This guide will walk you through installing a custom linux distro to Rackspace Cloud Servers without the need of taring up a file system from a donor box. This particular guide is specific to openSuse, but the same method can be used to install other distros that support automated/remote install.

This process is entirely unsupported by Rackspace.

First, some documentation before we get started:
http://en.opensuse.org/SDB:Remote_installation
http://en.opensuse.org/SDB:Linuxrc

Spin up a box on the cloud. I went with Debian for this step, but you can use whichever variant of linux you please.

First thing to do is to gather up your networking info: IPs, netmasks, gateway, static routes, and DNS servers (on Debian, just cat /etc/network/interfaces and /etc/resolv.conf for all of the info you need). Make a /boot and /boot/grub, and move to /boot. Now we need to grab the xen-compatible installer kernel and initrd:

/boot# wget http://download.opensuse.org/distribution/11.4/repo/oss/boot/x86_64/vmlinuz-xen
/boot# wget http://download.opensuse.org/distribution/11.4/repo/oss/boot/x86_64/initrd-xen

Now edit /boot/grub/menu.lst and make an entry for openSuse. We’re going to want it to look like this (fill in the network config with what you pulled previously):

timeout 5
default 0
title openSuse Install
      root (hd0)
      kernel /boot/vmlinuz-xen textmode=1 noapic ssh=1 sshpassword="yoursshpassword" addswap=/dev/xvda2 install=http://download.opensuse.org/distribution/11.4/repo/oss/ hostip=serverip netmask=servernetmask gateway=servergateway nameserver=serverdnsserver
      initrd /boot/initrd-xen

Submit a ticket to Rackspace support to enable PV-GRUB for you. Go ahead, I’ll wait.

If all goes well, you should see the box pinging after they switch it over to PV-GRUB (if all did not go well, kick the box into rescue mode and double check your work). SSH into it using user root and the password that you set in the “sshpassword” kernel option. Once you’re at the shell, run “yast”. This will launch the text based installer.
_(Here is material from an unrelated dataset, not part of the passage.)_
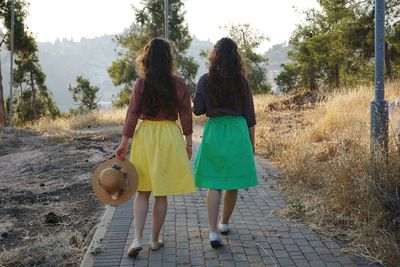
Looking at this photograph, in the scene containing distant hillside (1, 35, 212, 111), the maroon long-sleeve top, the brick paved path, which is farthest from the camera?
distant hillside (1, 35, 212, 111)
On the Installation Mode screen, un-select “Use Automatic Configuration”. On the Desktop Selection screen, select “Other” -> “Minimal Server Selection (Text Mode)”. On the “Suggested Partitioning” screen, select “Edit Partition Setup…”. On the next screen tab to /dev/xvda1 and press enter. Then tab to “Edit” and hit enter. Match these settings (NOTE: Only use EXT3! PV-GRUB freaked out when I tried EXT4):

  Edit Partition /dev/xvda1
                        ┌Formatting Options───────────┐
                        │ (x) Format partition        │
                        │     File System             │
                        │     Ext3                    │
                        │     [     Options...      ] │
                        │ ( ) Do not format partition │
                        │     File system ID:         │
                        │     0x83 Linux              │
                        │ [ ] Encrypt device          │
                        └─────────────────────────────┘
                        ┌Mounting Options─────────────┐
                        │ (x) Mount partition         │
                        │     Mount Point             │
                        │     /                       │
                        │     [  Fstab Options...   ] │
                        │ ( ) Do not mount partition  │
                        └─────────────────────────────┘

Then hit “Finish”, then “Accept”. Continue on with creating your user, uncheck “Automatic Login” (not sure how that would work for a server….). I also unchecked “Use this password for system administrator” since I wanted to set a password for root. On the Installation Settings screen, be sure to enable SSH and open it in the firewall. Now hit Install. It should chug along just fine until it gets to installing grub. Don’t bother to retry installing the boot loader, just continue along. Stop it from rebooting and open up a second SSH connection to the box and run the following commands:

~# mount /dev/xvda1 /mnt/
~# sed -i 's/hd0,0/hd0/' /mnt/boot/grub/menu.lst
~# umount /mnt/

Now it is safe to reboot. Try to SSH to the box when it starts responding to ping. Congrats, you’ve just installed openSuse on Cloud Servers the less ghetto way =P.